*SUPPLIED PASSAGE*.
########

2. Pen Design (8/10):
The Platinum 3776 Century is a classic cigar shaped pen. It offers several different colour versions, from the simple black body with gold coloured trims, to clear body with silver coloured trims. The offerings range from regular production models to limited editions. The Platinum 3776 Century Nice Pur started as a limited edition of 2000 numbered pieces. After the first 2000 releases, the Nice Pur became part of the regular lineup. There is no functional difference between the two versions. It’s only that the limited edition pens have the number marked on the pen cap.
The Platinum 3776 Century Nice Pur is a nicely sized pen. It’s about as long as the Pelikan Souverän M800/M805 when closed. When the cap is posted, the Platinum 3776 Century Nice Pur is slightly shorter, which I find that easier to handle, compared to the sub-flagship model from Pelikan. Without the cap, it is quite a bit shorter than the Pelikan. The pen is mostly made from resin, therefore it doesn’t really have any problem with the weight distribution.


The reason why I chose the Nice Pur over the others is because of its unique finish. The grip section of the pen is clear, but the cap and barrel are frosted. Therefore, it is easy to see the feed, while the other internal components are visible, but only vaguely. I think it works well aesthetically and functionally. For example, the converter can only be vaguely seen inside the barrel, but when inked, the colour of the ink and the ink level are still easy to tell.

########

*DATA BLOCK*.

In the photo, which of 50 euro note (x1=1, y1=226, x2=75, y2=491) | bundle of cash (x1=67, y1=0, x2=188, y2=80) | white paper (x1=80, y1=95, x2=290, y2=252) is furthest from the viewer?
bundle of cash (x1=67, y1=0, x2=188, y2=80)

########

*WORK TO DO*.
1. In the pen design text, how many numbered pieces made up the first limited edition of the Platinum 3776 Century Nice Pur?
2. Do these statements agree with the pen design text? For each, answer yes or no and quote the words that decide it.
(a) The grip section of the Nice Pur is frosted.
(b) Without the cap, the Nice Pur is shorter than the Pelikan.
(c) The limited edition pens work differently from the regular lineup.

*RESULTS BY TASK*.
1. 2000 numbered pieces.

2.
(a) No: "The grip section of the pen is clear, but the cap and barrel are frosted."
(b) Yes: "Without the cap, it is quite a bit shorter than the Pelikan."
(c) No: "There is no functional difference between the two versions."